Two hundred yellow umbrellas are to be distributed to participants, who are also encouraged to bring their own to the annual event, Association of Taiwanese Students for the Democratization of China member Hsu Yu-ling (許鈺羚) said.
A large image of Tiananmen Square is to be put up at the site of the vigil and participants are encouraged to open yellow umbrellas in front of it as a symbol of resistance against China’s suppression of human rights, freedom and democracy, said the association, which is one of the event’s organizers.
“This year, we are holding up umbrellas to echo Hong Kongers’ call [for democracy],” said Yang Sen-hong (楊憲宏), head of the Taiwan Association for China Human Rights, another of the organizers. “Each year, the vigil not only commemorates the massacre, but serves as a reminder that the same viciousness is still taking place every day.”

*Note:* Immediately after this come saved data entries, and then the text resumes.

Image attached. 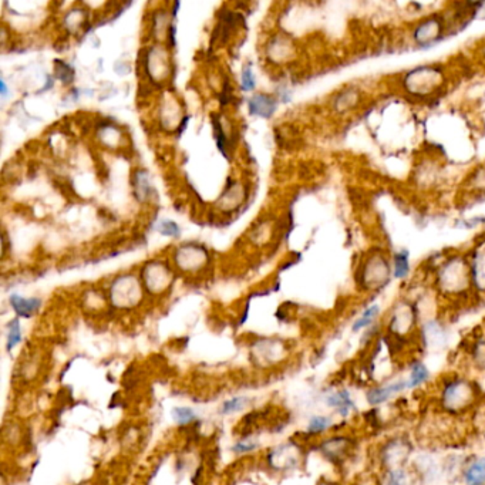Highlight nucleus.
I'll return each mask as SVG.
<instances>
[{
    "mask_svg": "<svg viewBox=\"0 0 485 485\" xmlns=\"http://www.w3.org/2000/svg\"><path fill=\"white\" fill-rule=\"evenodd\" d=\"M475 398V387L471 381L455 379L445 384L441 391V403L448 411L468 408Z\"/></svg>",
    "mask_w": 485,
    "mask_h": 485,
    "instance_id": "f257e3e1",
    "label": "nucleus"
},
{
    "mask_svg": "<svg viewBox=\"0 0 485 485\" xmlns=\"http://www.w3.org/2000/svg\"><path fill=\"white\" fill-rule=\"evenodd\" d=\"M407 387H408V383L406 380H398V381H393L384 386H377V387L370 389L366 393V400L372 406H379L390 400L394 394L406 390Z\"/></svg>",
    "mask_w": 485,
    "mask_h": 485,
    "instance_id": "f03ea898",
    "label": "nucleus"
},
{
    "mask_svg": "<svg viewBox=\"0 0 485 485\" xmlns=\"http://www.w3.org/2000/svg\"><path fill=\"white\" fill-rule=\"evenodd\" d=\"M277 108V101L268 94H258L252 100H250V113L252 116H260L264 118H269Z\"/></svg>",
    "mask_w": 485,
    "mask_h": 485,
    "instance_id": "7ed1b4c3",
    "label": "nucleus"
},
{
    "mask_svg": "<svg viewBox=\"0 0 485 485\" xmlns=\"http://www.w3.org/2000/svg\"><path fill=\"white\" fill-rule=\"evenodd\" d=\"M11 305H12V308L18 316L30 318L32 315H35L39 311L42 302L38 298L26 299V298H22L19 295H12L11 296Z\"/></svg>",
    "mask_w": 485,
    "mask_h": 485,
    "instance_id": "20e7f679",
    "label": "nucleus"
},
{
    "mask_svg": "<svg viewBox=\"0 0 485 485\" xmlns=\"http://www.w3.org/2000/svg\"><path fill=\"white\" fill-rule=\"evenodd\" d=\"M464 481L467 485H485V457L472 461L464 471Z\"/></svg>",
    "mask_w": 485,
    "mask_h": 485,
    "instance_id": "39448f33",
    "label": "nucleus"
},
{
    "mask_svg": "<svg viewBox=\"0 0 485 485\" xmlns=\"http://www.w3.org/2000/svg\"><path fill=\"white\" fill-rule=\"evenodd\" d=\"M328 404L330 407H333L342 416H347L350 413V410L355 408V403H353V400H352V397H350V394L347 391L333 393L328 398Z\"/></svg>",
    "mask_w": 485,
    "mask_h": 485,
    "instance_id": "423d86ee",
    "label": "nucleus"
},
{
    "mask_svg": "<svg viewBox=\"0 0 485 485\" xmlns=\"http://www.w3.org/2000/svg\"><path fill=\"white\" fill-rule=\"evenodd\" d=\"M428 369L423 364V363H416L411 367L410 376H408V387H418L420 384H423L427 379H428Z\"/></svg>",
    "mask_w": 485,
    "mask_h": 485,
    "instance_id": "0eeeda50",
    "label": "nucleus"
},
{
    "mask_svg": "<svg viewBox=\"0 0 485 485\" xmlns=\"http://www.w3.org/2000/svg\"><path fill=\"white\" fill-rule=\"evenodd\" d=\"M349 448V444L346 440L338 437L335 440H330L326 442V452L332 457V458H339L342 454H346V450Z\"/></svg>",
    "mask_w": 485,
    "mask_h": 485,
    "instance_id": "6e6552de",
    "label": "nucleus"
},
{
    "mask_svg": "<svg viewBox=\"0 0 485 485\" xmlns=\"http://www.w3.org/2000/svg\"><path fill=\"white\" fill-rule=\"evenodd\" d=\"M387 485H414V482L411 476L403 468H396L390 471L389 478H387Z\"/></svg>",
    "mask_w": 485,
    "mask_h": 485,
    "instance_id": "1a4fd4ad",
    "label": "nucleus"
},
{
    "mask_svg": "<svg viewBox=\"0 0 485 485\" xmlns=\"http://www.w3.org/2000/svg\"><path fill=\"white\" fill-rule=\"evenodd\" d=\"M22 340V330H21V323L19 319H15L9 323V333H8V343L6 347L11 352L12 349H15L16 345H19Z\"/></svg>",
    "mask_w": 485,
    "mask_h": 485,
    "instance_id": "9d476101",
    "label": "nucleus"
},
{
    "mask_svg": "<svg viewBox=\"0 0 485 485\" xmlns=\"http://www.w3.org/2000/svg\"><path fill=\"white\" fill-rule=\"evenodd\" d=\"M55 65H56V77L65 84L70 83L74 77V70L67 63H65L62 60H56Z\"/></svg>",
    "mask_w": 485,
    "mask_h": 485,
    "instance_id": "9b49d317",
    "label": "nucleus"
},
{
    "mask_svg": "<svg viewBox=\"0 0 485 485\" xmlns=\"http://www.w3.org/2000/svg\"><path fill=\"white\" fill-rule=\"evenodd\" d=\"M172 416L175 418V421L181 425H185V424H189L195 420V413L194 410H191L189 407H175L172 410Z\"/></svg>",
    "mask_w": 485,
    "mask_h": 485,
    "instance_id": "f8f14e48",
    "label": "nucleus"
},
{
    "mask_svg": "<svg viewBox=\"0 0 485 485\" xmlns=\"http://www.w3.org/2000/svg\"><path fill=\"white\" fill-rule=\"evenodd\" d=\"M332 425V418L330 417H325V416H316L311 420L309 423V433L312 434H319L323 433L325 430H328Z\"/></svg>",
    "mask_w": 485,
    "mask_h": 485,
    "instance_id": "ddd939ff",
    "label": "nucleus"
},
{
    "mask_svg": "<svg viewBox=\"0 0 485 485\" xmlns=\"http://www.w3.org/2000/svg\"><path fill=\"white\" fill-rule=\"evenodd\" d=\"M213 131H215V141H216V145H218V150L228 157V152H226V143H228V138H226V134L225 131L222 130V126L219 121H215L213 120Z\"/></svg>",
    "mask_w": 485,
    "mask_h": 485,
    "instance_id": "4468645a",
    "label": "nucleus"
},
{
    "mask_svg": "<svg viewBox=\"0 0 485 485\" xmlns=\"http://www.w3.org/2000/svg\"><path fill=\"white\" fill-rule=\"evenodd\" d=\"M377 313H379V308H377V306H372V308L367 309V311L363 313V316L355 323L353 329H355V330H360V329L369 326V325L374 320V318L377 316Z\"/></svg>",
    "mask_w": 485,
    "mask_h": 485,
    "instance_id": "2eb2a0df",
    "label": "nucleus"
},
{
    "mask_svg": "<svg viewBox=\"0 0 485 485\" xmlns=\"http://www.w3.org/2000/svg\"><path fill=\"white\" fill-rule=\"evenodd\" d=\"M255 89V77L252 73V69L247 66L242 72V90L244 91H251Z\"/></svg>",
    "mask_w": 485,
    "mask_h": 485,
    "instance_id": "dca6fc26",
    "label": "nucleus"
},
{
    "mask_svg": "<svg viewBox=\"0 0 485 485\" xmlns=\"http://www.w3.org/2000/svg\"><path fill=\"white\" fill-rule=\"evenodd\" d=\"M245 401H247V398H244V397H235V398H232V400H229V401H226L223 404L222 413L223 414H229V413L238 411V410H240L242 407L245 406Z\"/></svg>",
    "mask_w": 485,
    "mask_h": 485,
    "instance_id": "f3484780",
    "label": "nucleus"
},
{
    "mask_svg": "<svg viewBox=\"0 0 485 485\" xmlns=\"http://www.w3.org/2000/svg\"><path fill=\"white\" fill-rule=\"evenodd\" d=\"M160 232H161L162 235H165V236L177 238V236H179L181 229H179V226H178L175 222H172V221H164V222L160 225Z\"/></svg>",
    "mask_w": 485,
    "mask_h": 485,
    "instance_id": "a211bd4d",
    "label": "nucleus"
},
{
    "mask_svg": "<svg viewBox=\"0 0 485 485\" xmlns=\"http://www.w3.org/2000/svg\"><path fill=\"white\" fill-rule=\"evenodd\" d=\"M407 272V262L404 258H397L396 262V275L397 277H403Z\"/></svg>",
    "mask_w": 485,
    "mask_h": 485,
    "instance_id": "6ab92c4d",
    "label": "nucleus"
},
{
    "mask_svg": "<svg viewBox=\"0 0 485 485\" xmlns=\"http://www.w3.org/2000/svg\"><path fill=\"white\" fill-rule=\"evenodd\" d=\"M257 447V444H245V442H239L235 447V451L238 452H247V451H252Z\"/></svg>",
    "mask_w": 485,
    "mask_h": 485,
    "instance_id": "aec40b11",
    "label": "nucleus"
},
{
    "mask_svg": "<svg viewBox=\"0 0 485 485\" xmlns=\"http://www.w3.org/2000/svg\"><path fill=\"white\" fill-rule=\"evenodd\" d=\"M0 86H2V94H4V96H6V93H8V91H6V84H5V82H4V80H0Z\"/></svg>",
    "mask_w": 485,
    "mask_h": 485,
    "instance_id": "412c9836",
    "label": "nucleus"
}]
</instances>
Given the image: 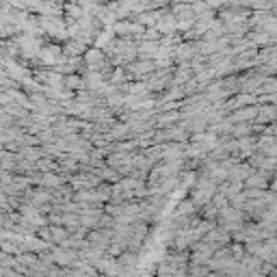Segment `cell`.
Here are the masks:
<instances>
[]
</instances>
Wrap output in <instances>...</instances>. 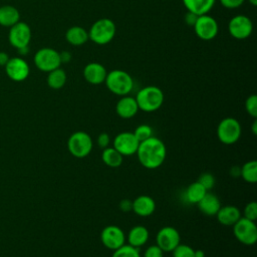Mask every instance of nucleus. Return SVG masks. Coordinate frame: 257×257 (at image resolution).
<instances>
[{
  "label": "nucleus",
  "instance_id": "13",
  "mask_svg": "<svg viewBox=\"0 0 257 257\" xmlns=\"http://www.w3.org/2000/svg\"><path fill=\"white\" fill-rule=\"evenodd\" d=\"M180 233L172 226L161 228L156 236V244L164 252H172L180 244Z\"/></svg>",
  "mask_w": 257,
  "mask_h": 257
},
{
  "label": "nucleus",
  "instance_id": "16",
  "mask_svg": "<svg viewBox=\"0 0 257 257\" xmlns=\"http://www.w3.org/2000/svg\"><path fill=\"white\" fill-rule=\"evenodd\" d=\"M107 71L105 67L98 62H90L83 68V77L90 84H100L104 82Z\"/></svg>",
  "mask_w": 257,
  "mask_h": 257
},
{
  "label": "nucleus",
  "instance_id": "8",
  "mask_svg": "<svg viewBox=\"0 0 257 257\" xmlns=\"http://www.w3.org/2000/svg\"><path fill=\"white\" fill-rule=\"evenodd\" d=\"M35 66L44 72H49L60 67L61 60L59 52L50 47L40 48L33 57Z\"/></svg>",
  "mask_w": 257,
  "mask_h": 257
},
{
  "label": "nucleus",
  "instance_id": "25",
  "mask_svg": "<svg viewBox=\"0 0 257 257\" xmlns=\"http://www.w3.org/2000/svg\"><path fill=\"white\" fill-rule=\"evenodd\" d=\"M102 162L110 168H118L123 161V156L119 154L113 147L105 148L101 153Z\"/></svg>",
  "mask_w": 257,
  "mask_h": 257
},
{
  "label": "nucleus",
  "instance_id": "45",
  "mask_svg": "<svg viewBox=\"0 0 257 257\" xmlns=\"http://www.w3.org/2000/svg\"><path fill=\"white\" fill-rule=\"evenodd\" d=\"M253 6H256L257 5V0H248Z\"/></svg>",
  "mask_w": 257,
  "mask_h": 257
},
{
  "label": "nucleus",
  "instance_id": "33",
  "mask_svg": "<svg viewBox=\"0 0 257 257\" xmlns=\"http://www.w3.org/2000/svg\"><path fill=\"white\" fill-rule=\"evenodd\" d=\"M244 218H247L251 221H256L257 219V203L255 201L249 202L248 204H246L245 208H244Z\"/></svg>",
  "mask_w": 257,
  "mask_h": 257
},
{
  "label": "nucleus",
  "instance_id": "3",
  "mask_svg": "<svg viewBox=\"0 0 257 257\" xmlns=\"http://www.w3.org/2000/svg\"><path fill=\"white\" fill-rule=\"evenodd\" d=\"M104 82L110 92L119 96L127 95L134 87L132 76L121 69H113L107 72Z\"/></svg>",
  "mask_w": 257,
  "mask_h": 257
},
{
  "label": "nucleus",
  "instance_id": "4",
  "mask_svg": "<svg viewBox=\"0 0 257 257\" xmlns=\"http://www.w3.org/2000/svg\"><path fill=\"white\" fill-rule=\"evenodd\" d=\"M115 31V24L111 19L100 18L91 25L88 31V38L98 45H104L113 39Z\"/></svg>",
  "mask_w": 257,
  "mask_h": 257
},
{
  "label": "nucleus",
  "instance_id": "29",
  "mask_svg": "<svg viewBox=\"0 0 257 257\" xmlns=\"http://www.w3.org/2000/svg\"><path fill=\"white\" fill-rule=\"evenodd\" d=\"M111 257H141L139 248L124 244L118 249L114 250Z\"/></svg>",
  "mask_w": 257,
  "mask_h": 257
},
{
  "label": "nucleus",
  "instance_id": "1",
  "mask_svg": "<svg viewBox=\"0 0 257 257\" xmlns=\"http://www.w3.org/2000/svg\"><path fill=\"white\" fill-rule=\"evenodd\" d=\"M136 154L143 167L155 170L163 165L167 156V149L160 139L153 136L139 144Z\"/></svg>",
  "mask_w": 257,
  "mask_h": 257
},
{
  "label": "nucleus",
  "instance_id": "23",
  "mask_svg": "<svg viewBox=\"0 0 257 257\" xmlns=\"http://www.w3.org/2000/svg\"><path fill=\"white\" fill-rule=\"evenodd\" d=\"M20 21V13L12 5H3L0 7V25L11 27Z\"/></svg>",
  "mask_w": 257,
  "mask_h": 257
},
{
  "label": "nucleus",
  "instance_id": "28",
  "mask_svg": "<svg viewBox=\"0 0 257 257\" xmlns=\"http://www.w3.org/2000/svg\"><path fill=\"white\" fill-rule=\"evenodd\" d=\"M243 180L250 184L257 182V162L255 160L246 162L241 167V175Z\"/></svg>",
  "mask_w": 257,
  "mask_h": 257
},
{
  "label": "nucleus",
  "instance_id": "34",
  "mask_svg": "<svg viewBox=\"0 0 257 257\" xmlns=\"http://www.w3.org/2000/svg\"><path fill=\"white\" fill-rule=\"evenodd\" d=\"M198 182H199L207 191H209V190H211V189L214 187V185H215V178H214V176H213L212 174H210V173H204V174H202V175L199 177Z\"/></svg>",
  "mask_w": 257,
  "mask_h": 257
},
{
  "label": "nucleus",
  "instance_id": "43",
  "mask_svg": "<svg viewBox=\"0 0 257 257\" xmlns=\"http://www.w3.org/2000/svg\"><path fill=\"white\" fill-rule=\"evenodd\" d=\"M252 133L255 136L257 135V119L256 118H254V121L252 123Z\"/></svg>",
  "mask_w": 257,
  "mask_h": 257
},
{
  "label": "nucleus",
  "instance_id": "15",
  "mask_svg": "<svg viewBox=\"0 0 257 257\" xmlns=\"http://www.w3.org/2000/svg\"><path fill=\"white\" fill-rule=\"evenodd\" d=\"M140 142L135 137L134 133L122 132L116 135L113 139V148L124 156H133L137 153Z\"/></svg>",
  "mask_w": 257,
  "mask_h": 257
},
{
  "label": "nucleus",
  "instance_id": "21",
  "mask_svg": "<svg viewBox=\"0 0 257 257\" xmlns=\"http://www.w3.org/2000/svg\"><path fill=\"white\" fill-rule=\"evenodd\" d=\"M149 237L150 233L148 229L145 226L137 225L133 227L127 234V244L133 247L140 248L148 242Z\"/></svg>",
  "mask_w": 257,
  "mask_h": 257
},
{
  "label": "nucleus",
  "instance_id": "18",
  "mask_svg": "<svg viewBox=\"0 0 257 257\" xmlns=\"http://www.w3.org/2000/svg\"><path fill=\"white\" fill-rule=\"evenodd\" d=\"M156 210L155 200L147 195L137 197L133 201V211L135 214L141 217L151 216Z\"/></svg>",
  "mask_w": 257,
  "mask_h": 257
},
{
  "label": "nucleus",
  "instance_id": "24",
  "mask_svg": "<svg viewBox=\"0 0 257 257\" xmlns=\"http://www.w3.org/2000/svg\"><path fill=\"white\" fill-rule=\"evenodd\" d=\"M66 41L74 46H79L84 44L88 38V32L80 26H72L65 32Z\"/></svg>",
  "mask_w": 257,
  "mask_h": 257
},
{
  "label": "nucleus",
  "instance_id": "31",
  "mask_svg": "<svg viewBox=\"0 0 257 257\" xmlns=\"http://www.w3.org/2000/svg\"><path fill=\"white\" fill-rule=\"evenodd\" d=\"M172 252L173 257H195V249L186 244H179Z\"/></svg>",
  "mask_w": 257,
  "mask_h": 257
},
{
  "label": "nucleus",
  "instance_id": "27",
  "mask_svg": "<svg viewBox=\"0 0 257 257\" xmlns=\"http://www.w3.org/2000/svg\"><path fill=\"white\" fill-rule=\"evenodd\" d=\"M66 79H67V76L65 71L60 67H58L48 72L47 84L52 89H59L64 86Z\"/></svg>",
  "mask_w": 257,
  "mask_h": 257
},
{
  "label": "nucleus",
  "instance_id": "39",
  "mask_svg": "<svg viewBox=\"0 0 257 257\" xmlns=\"http://www.w3.org/2000/svg\"><path fill=\"white\" fill-rule=\"evenodd\" d=\"M197 18H198L197 15H195V14H193V13H191V12H188V13L186 14V16H185V21H186V23H187L189 26H194V24H195Z\"/></svg>",
  "mask_w": 257,
  "mask_h": 257
},
{
  "label": "nucleus",
  "instance_id": "5",
  "mask_svg": "<svg viewBox=\"0 0 257 257\" xmlns=\"http://www.w3.org/2000/svg\"><path fill=\"white\" fill-rule=\"evenodd\" d=\"M93 147L91 137L82 131L73 133L67 141V149L69 153L78 159L87 157Z\"/></svg>",
  "mask_w": 257,
  "mask_h": 257
},
{
  "label": "nucleus",
  "instance_id": "9",
  "mask_svg": "<svg viewBox=\"0 0 257 257\" xmlns=\"http://www.w3.org/2000/svg\"><path fill=\"white\" fill-rule=\"evenodd\" d=\"M193 27L196 35L205 41L214 39L217 36L219 30L218 22L216 19L207 14L198 16Z\"/></svg>",
  "mask_w": 257,
  "mask_h": 257
},
{
  "label": "nucleus",
  "instance_id": "11",
  "mask_svg": "<svg viewBox=\"0 0 257 257\" xmlns=\"http://www.w3.org/2000/svg\"><path fill=\"white\" fill-rule=\"evenodd\" d=\"M228 31L232 37L238 40L248 38L253 31V24L249 17L243 14L234 16L228 24Z\"/></svg>",
  "mask_w": 257,
  "mask_h": 257
},
{
  "label": "nucleus",
  "instance_id": "44",
  "mask_svg": "<svg viewBox=\"0 0 257 257\" xmlns=\"http://www.w3.org/2000/svg\"><path fill=\"white\" fill-rule=\"evenodd\" d=\"M195 257H205L203 250H195Z\"/></svg>",
  "mask_w": 257,
  "mask_h": 257
},
{
  "label": "nucleus",
  "instance_id": "38",
  "mask_svg": "<svg viewBox=\"0 0 257 257\" xmlns=\"http://www.w3.org/2000/svg\"><path fill=\"white\" fill-rule=\"evenodd\" d=\"M119 209L123 213H127L130 211H133V201L128 199H122L119 202Z\"/></svg>",
  "mask_w": 257,
  "mask_h": 257
},
{
  "label": "nucleus",
  "instance_id": "42",
  "mask_svg": "<svg viewBox=\"0 0 257 257\" xmlns=\"http://www.w3.org/2000/svg\"><path fill=\"white\" fill-rule=\"evenodd\" d=\"M230 175L233 177H239L241 175V168L238 166H234L230 170Z\"/></svg>",
  "mask_w": 257,
  "mask_h": 257
},
{
  "label": "nucleus",
  "instance_id": "32",
  "mask_svg": "<svg viewBox=\"0 0 257 257\" xmlns=\"http://www.w3.org/2000/svg\"><path fill=\"white\" fill-rule=\"evenodd\" d=\"M245 109L247 113L253 118L257 117V96L256 94H251L246 98Z\"/></svg>",
  "mask_w": 257,
  "mask_h": 257
},
{
  "label": "nucleus",
  "instance_id": "20",
  "mask_svg": "<svg viewBox=\"0 0 257 257\" xmlns=\"http://www.w3.org/2000/svg\"><path fill=\"white\" fill-rule=\"evenodd\" d=\"M216 216L219 223L225 226H233L242 217L240 210L233 205L221 206Z\"/></svg>",
  "mask_w": 257,
  "mask_h": 257
},
{
  "label": "nucleus",
  "instance_id": "22",
  "mask_svg": "<svg viewBox=\"0 0 257 257\" xmlns=\"http://www.w3.org/2000/svg\"><path fill=\"white\" fill-rule=\"evenodd\" d=\"M184 6L188 10L197 16L207 14L214 6L215 0H182Z\"/></svg>",
  "mask_w": 257,
  "mask_h": 257
},
{
  "label": "nucleus",
  "instance_id": "40",
  "mask_svg": "<svg viewBox=\"0 0 257 257\" xmlns=\"http://www.w3.org/2000/svg\"><path fill=\"white\" fill-rule=\"evenodd\" d=\"M9 58L10 57L8 56V54L6 52L0 51V66H5L9 60Z\"/></svg>",
  "mask_w": 257,
  "mask_h": 257
},
{
  "label": "nucleus",
  "instance_id": "14",
  "mask_svg": "<svg viewBox=\"0 0 257 257\" xmlns=\"http://www.w3.org/2000/svg\"><path fill=\"white\" fill-rule=\"evenodd\" d=\"M7 76L13 81H23L25 80L30 72V68L26 60L22 57L16 56L9 58L8 62L4 66Z\"/></svg>",
  "mask_w": 257,
  "mask_h": 257
},
{
  "label": "nucleus",
  "instance_id": "41",
  "mask_svg": "<svg viewBox=\"0 0 257 257\" xmlns=\"http://www.w3.org/2000/svg\"><path fill=\"white\" fill-rule=\"evenodd\" d=\"M59 55H60L61 63H62V62L66 63V62H68V61L71 59V54H70L68 51H63V52L59 53Z\"/></svg>",
  "mask_w": 257,
  "mask_h": 257
},
{
  "label": "nucleus",
  "instance_id": "35",
  "mask_svg": "<svg viewBox=\"0 0 257 257\" xmlns=\"http://www.w3.org/2000/svg\"><path fill=\"white\" fill-rule=\"evenodd\" d=\"M144 257H164V251L157 244L151 245L146 249Z\"/></svg>",
  "mask_w": 257,
  "mask_h": 257
},
{
  "label": "nucleus",
  "instance_id": "17",
  "mask_svg": "<svg viewBox=\"0 0 257 257\" xmlns=\"http://www.w3.org/2000/svg\"><path fill=\"white\" fill-rule=\"evenodd\" d=\"M115 111L121 118H132L139 111V106L137 100L133 96L123 95L116 102Z\"/></svg>",
  "mask_w": 257,
  "mask_h": 257
},
{
  "label": "nucleus",
  "instance_id": "2",
  "mask_svg": "<svg viewBox=\"0 0 257 257\" xmlns=\"http://www.w3.org/2000/svg\"><path fill=\"white\" fill-rule=\"evenodd\" d=\"M135 98L139 109L146 112H153L162 106L164 102V93L158 86L149 85L140 89Z\"/></svg>",
  "mask_w": 257,
  "mask_h": 257
},
{
  "label": "nucleus",
  "instance_id": "6",
  "mask_svg": "<svg viewBox=\"0 0 257 257\" xmlns=\"http://www.w3.org/2000/svg\"><path fill=\"white\" fill-rule=\"evenodd\" d=\"M217 137L225 145L235 144L241 137V124L234 117L223 118L217 126Z\"/></svg>",
  "mask_w": 257,
  "mask_h": 257
},
{
  "label": "nucleus",
  "instance_id": "7",
  "mask_svg": "<svg viewBox=\"0 0 257 257\" xmlns=\"http://www.w3.org/2000/svg\"><path fill=\"white\" fill-rule=\"evenodd\" d=\"M233 233L236 239L244 245H253L257 241V226L255 221L241 217L233 225Z\"/></svg>",
  "mask_w": 257,
  "mask_h": 257
},
{
  "label": "nucleus",
  "instance_id": "36",
  "mask_svg": "<svg viewBox=\"0 0 257 257\" xmlns=\"http://www.w3.org/2000/svg\"><path fill=\"white\" fill-rule=\"evenodd\" d=\"M244 1L245 0H220V3L227 9H235L240 7Z\"/></svg>",
  "mask_w": 257,
  "mask_h": 257
},
{
  "label": "nucleus",
  "instance_id": "26",
  "mask_svg": "<svg viewBox=\"0 0 257 257\" xmlns=\"http://www.w3.org/2000/svg\"><path fill=\"white\" fill-rule=\"evenodd\" d=\"M208 191L197 181L188 186L185 192L186 200L191 204H197Z\"/></svg>",
  "mask_w": 257,
  "mask_h": 257
},
{
  "label": "nucleus",
  "instance_id": "10",
  "mask_svg": "<svg viewBox=\"0 0 257 257\" xmlns=\"http://www.w3.org/2000/svg\"><path fill=\"white\" fill-rule=\"evenodd\" d=\"M8 40L17 49L28 47L31 40V29L29 25L23 21H19L11 26L8 33Z\"/></svg>",
  "mask_w": 257,
  "mask_h": 257
},
{
  "label": "nucleus",
  "instance_id": "12",
  "mask_svg": "<svg viewBox=\"0 0 257 257\" xmlns=\"http://www.w3.org/2000/svg\"><path fill=\"white\" fill-rule=\"evenodd\" d=\"M100 240L104 247L114 251L125 244V235L118 226L108 225L102 229Z\"/></svg>",
  "mask_w": 257,
  "mask_h": 257
},
{
  "label": "nucleus",
  "instance_id": "30",
  "mask_svg": "<svg viewBox=\"0 0 257 257\" xmlns=\"http://www.w3.org/2000/svg\"><path fill=\"white\" fill-rule=\"evenodd\" d=\"M133 133L140 143L153 137V128L149 124H145V123L137 126L135 132H133Z\"/></svg>",
  "mask_w": 257,
  "mask_h": 257
},
{
  "label": "nucleus",
  "instance_id": "37",
  "mask_svg": "<svg viewBox=\"0 0 257 257\" xmlns=\"http://www.w3.org/2000/svg\"><path fill=\"white\" fill-rule=\"evenodd\" d=\"M110 143V138L109 135L107 133H101L98 137H97V145L99 148H101L102 150L107 148L108 145Z\"/></svg>",
  "mask_w": 257,
  "mask_h": 257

“We commemorate the Tiananmen incident not only for the past, but also for the future,” he said.
Participants are also to light candles to remember those who lost their lives in the 1989 incident.
Also at the event, support is to be expressed for political dissidents in China, including lawyer and rights activist Pu Zhiqiang (浦志強), activist Chen Yunfei (陳雲飛), writer Chen Xi (陳西) and journalist Gao Yu (高瑜), as well as for the Tiananmen Mothers, a group representing families of people killed in the massacre, Amnesty International Taiwan director Bo Tedards said.
Wang Dan (王丹), one of the student leaders in the Tiananmen protests, and Chinese writer and democracy activist Yu Jie (余杰), are to speak at the event, which will be held at National Chiang Kai-shek Memorial Hall, organizers said.
The event will conclude with the singing of We Shall Overcome, a protest song that became the unofficial anthem of the African-American civil rights movement.
The Tiananmen Square Massacre remains a taboo subject in China.
After weeks of pro-democracy protests in 1989, Chinese troops and tanks fired on civilians in the square on June 4. Estimates of the death toll range from several hundred to thousands.
More than 1,000 people joined a candlelight vigil in Taipei last year to mark the 25th anniversary of the massacre.